[Set exercise 1]:
According to the constellation text below, how large is the area of Eridanus?

Eridanus Constellation aka The River
Eridanus constellation is one of the earliest constellations recognized in the night sky. Ptolemy included it in his catalogue of 48 constellations in the second century and it remains one of the 88 modern constellations that we have today. While most constellations represent characters from mythology, animals, and things, Eridanus is a unique one. It depicts a river which is something from nature itself. And just like an overflowing river, it is long.
The celestial river is called srotaswini in Sanskrit, meaning “current,” “stream,” or “torrent.” Eridanus ranks as the sixth-largest constellation, having an area of 1,138 square degrees. The size of this constellation is reflected in one of its real-life river equivalents, the River Po. It is the longest river in Italy. Important rivers from different parts of the world are also associated with Eridanus like the Nile of Egypt, the Euphrates of Western Asia, the Rhine of Europe, and the Yellow River of China to name a few.
The constellation Eridanus belongs in the Heavenly Waters Family with eight other constellations. These constellations are Delphinus the Dolphin, Equuleus the Little Horse, Piscis Austrinus the Southern Fish, Columba the Dove, Pyxis the Compass, Carina the Keel, Puppis the Stern, and Vela the Sails.
The Heavenly Waters Family of constellations is grouped together because they all have water as a common theme. Most of them are not located near each other in the night sky. They are also not tied together by single mythology. The mythology related to Eridanus is the story of Phaeton (also Phaethon) and the sun chariot. The form and position of Eridanus in the night sky is said to be the path that Phaeton took when he drove the chariot. Others see Eridanus as the water poured by the Water Bearer Aquarius.
What Does Eridanus Look Like?
Eridanus forms a long winding river. By knowing what it looks like, we can easily see the connection of each star inside this constellation. It simply looks like this:
Where To See the Eridanus Constellation
Eridanus constellation is located in the Southern Sky or the southern celestial hemisphere. Specifically, it lies in the first quadrant (SQ1). It sits in 3.25-hour right ascension and -29o declination. It is near the celestial equator. From here on Earth, it is seen between latitudes +32o and -90o. Observers from places farther north than 32o cannot see it in the night sky.
Eridanus and Its Neighbors
We can easily see Eridanus using the constellations surrounding it. Since the celestial river flows across the night sky, it snakes through many constellations. It is bordered by Taurus the Bull, Orion the Hunter, Lepus the Hare, Caelum the Engraving Tool, Horologium the Clock, Tucana the Toucan, Hydrus the Male Water Snake, Phoenix the Phoenix, Fornax the Furnace, and Cetus the Sea Monster.
Another way to spot the celestial river is through Orion. It is one of the easiest constellations to identify because of the string of three stars forming Orion’s Belt asterism. We can see one end of Eridanus near Rigel, the brightest star in the Orion constellation. The southernmost part of Eridanus is marked by its brightest star, Achernar, near the Phoenix constellation.
When To See the Eridanus Constellation
Constellations can either be seasonal or circumpolar when we talk about the time we can see them in the night sky. What is the difference?
Seasonal constellations are constellations that we can only see some time of the year. Those we can see all year long are called circumpolar constellations.

[Recorded data]:
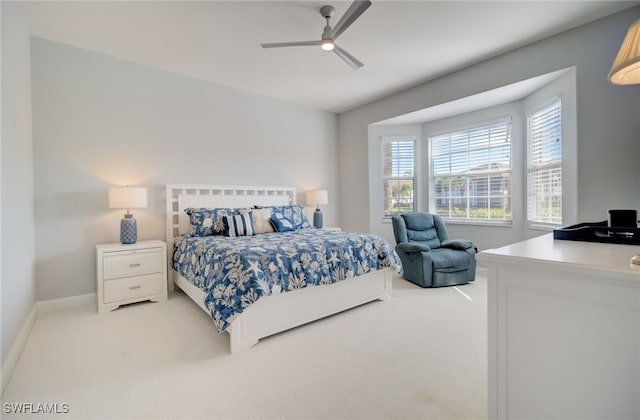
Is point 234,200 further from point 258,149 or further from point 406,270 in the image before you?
point 406,270

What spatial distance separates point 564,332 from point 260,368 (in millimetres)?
1763

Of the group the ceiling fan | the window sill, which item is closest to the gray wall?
the window sill

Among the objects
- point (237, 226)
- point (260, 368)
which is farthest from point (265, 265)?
point (237, 226)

[Set exercise 2]:
Write out the records verbatim, beginning with the line that contains "What spatial distance" and continuing through the last line of the records.

[Written answer 1]:
1,138 square degrees

[Written answer 2]:
What spatial distance separates point 564,332 from point 260,368 (in millimetres)?
1763

Of the group the ceiling fan | the window sill, which item is closest to the gray wall?
the window sill

Among the objects
- point (237, 226)
- point (260, 368)
which is farthest from point (265, 265)?
point (237, 226)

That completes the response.